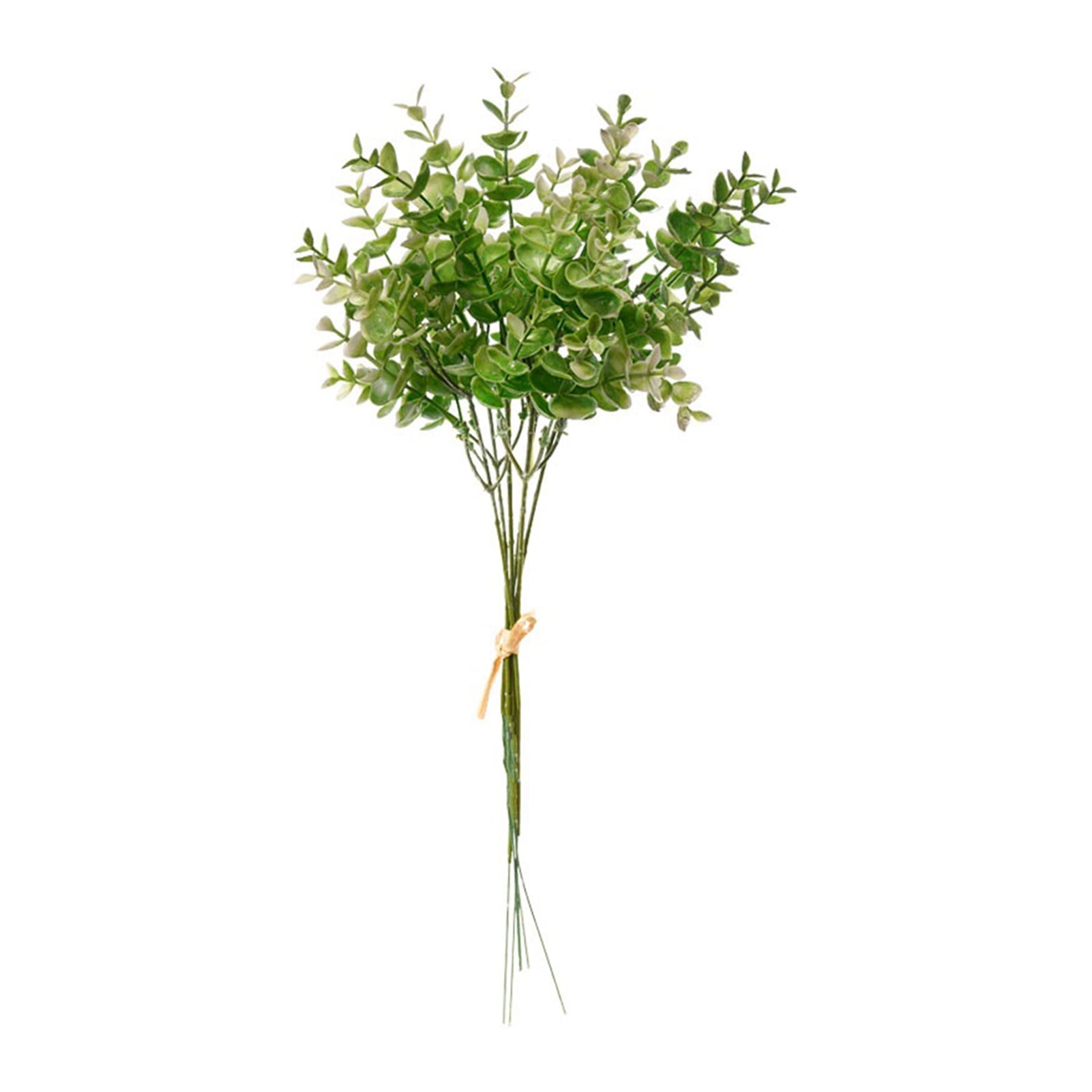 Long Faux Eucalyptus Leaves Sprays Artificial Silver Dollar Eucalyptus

────────

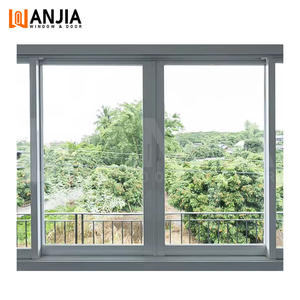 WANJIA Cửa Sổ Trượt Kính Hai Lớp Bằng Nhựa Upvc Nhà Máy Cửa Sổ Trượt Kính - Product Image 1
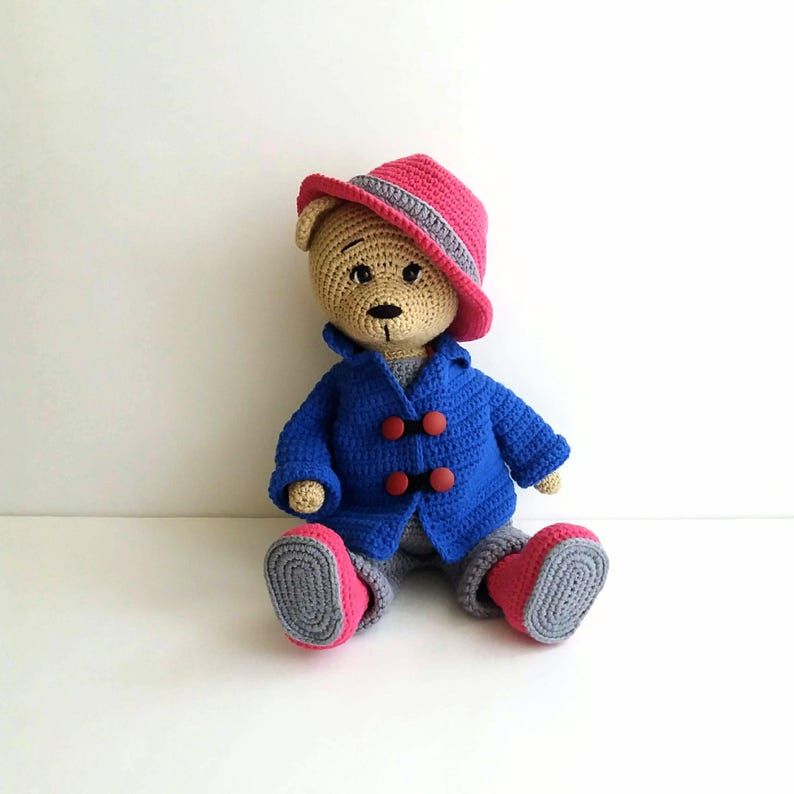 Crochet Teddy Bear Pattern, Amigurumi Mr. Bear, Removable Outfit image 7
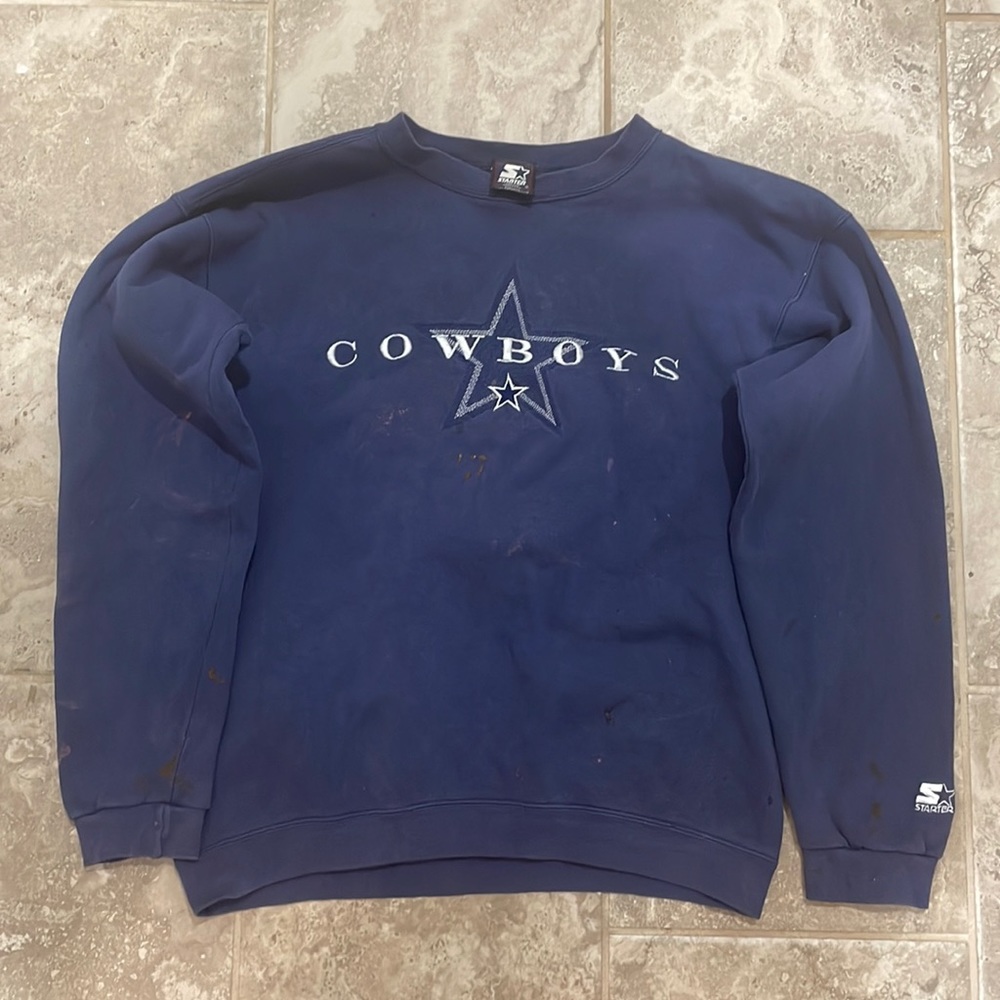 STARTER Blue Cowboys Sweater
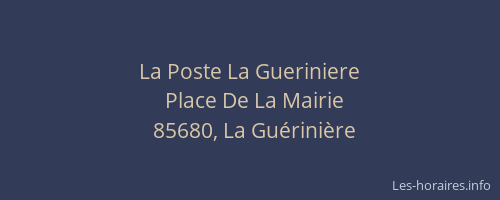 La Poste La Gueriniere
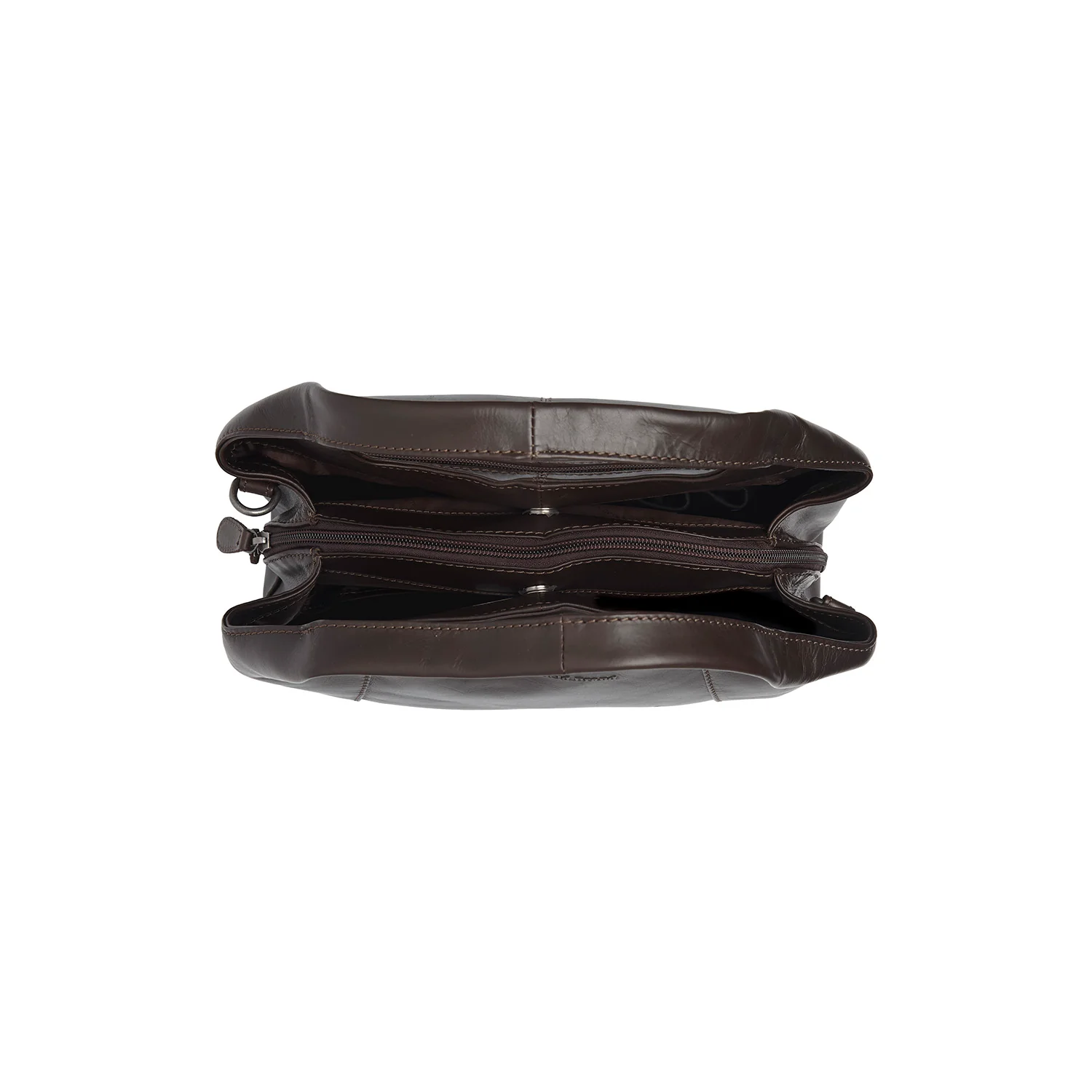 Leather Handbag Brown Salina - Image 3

────────

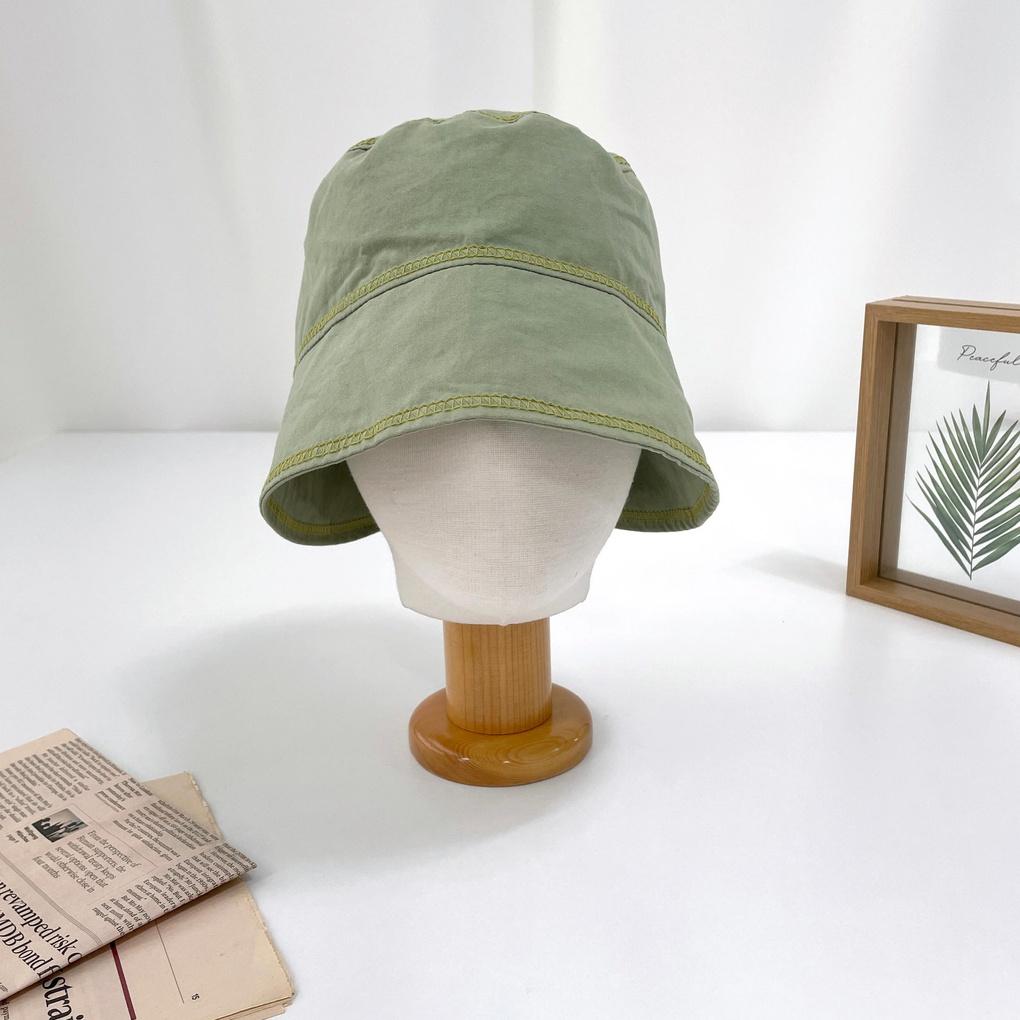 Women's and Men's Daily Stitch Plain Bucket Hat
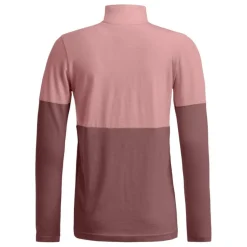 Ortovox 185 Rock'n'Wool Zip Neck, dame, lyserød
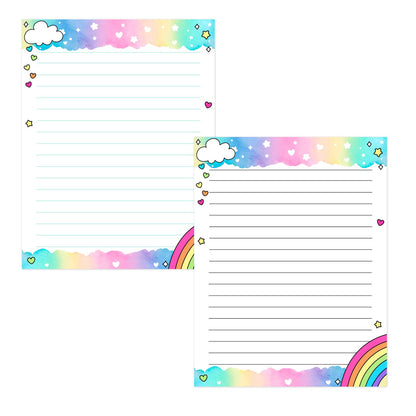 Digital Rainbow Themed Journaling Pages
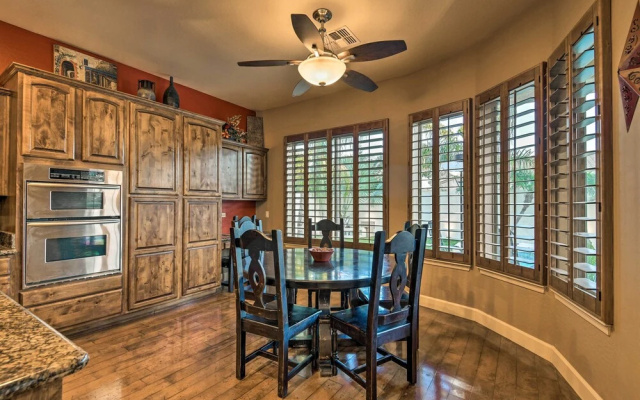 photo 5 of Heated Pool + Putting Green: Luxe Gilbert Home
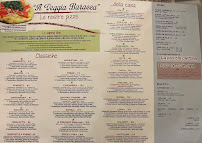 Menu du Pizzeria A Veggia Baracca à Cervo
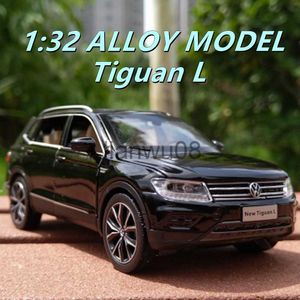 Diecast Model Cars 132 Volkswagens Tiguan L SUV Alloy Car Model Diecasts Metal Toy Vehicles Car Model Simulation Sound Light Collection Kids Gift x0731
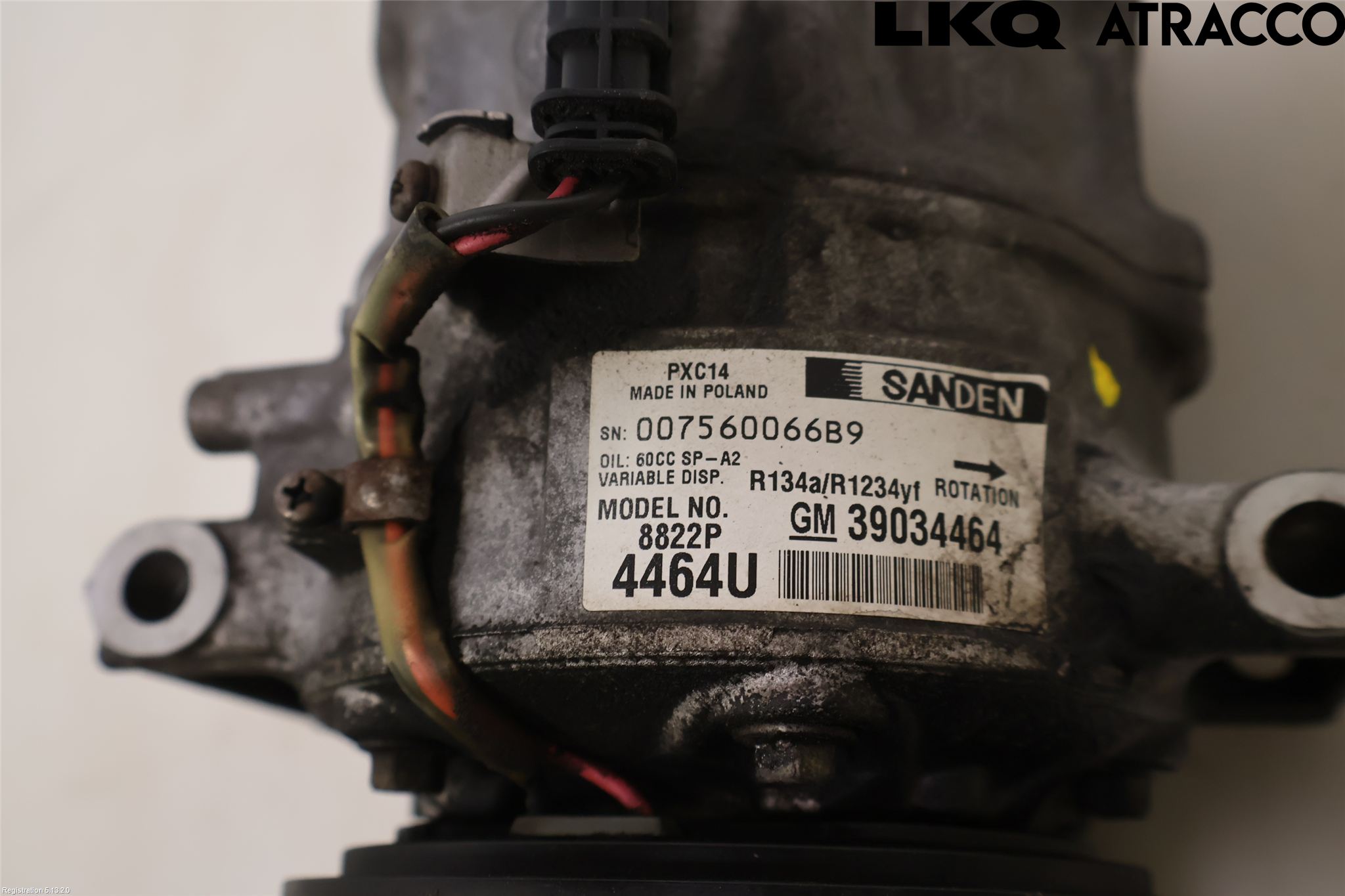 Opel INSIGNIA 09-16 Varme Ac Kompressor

────────

The answer is the lines above from the one with "Menu du Pizzeria A Veggia Baracca à Cervo" to the one with "Opel INSIGNIA 09-16 Varme Ac Kompressor", set down exactly, with no pictures.

 Menu du Pizzeria A Veggia Baracca à Cervo
 Diecast Model Cars 132 Volkswagens Tiguan L SUV Alloy Car Model Diecasts Metal Toy Vehicles Car Model Simulation Sound Light Collection Kids Gift x0731
 Opel INSIGNIA 09-16 Varme Ac Kompressor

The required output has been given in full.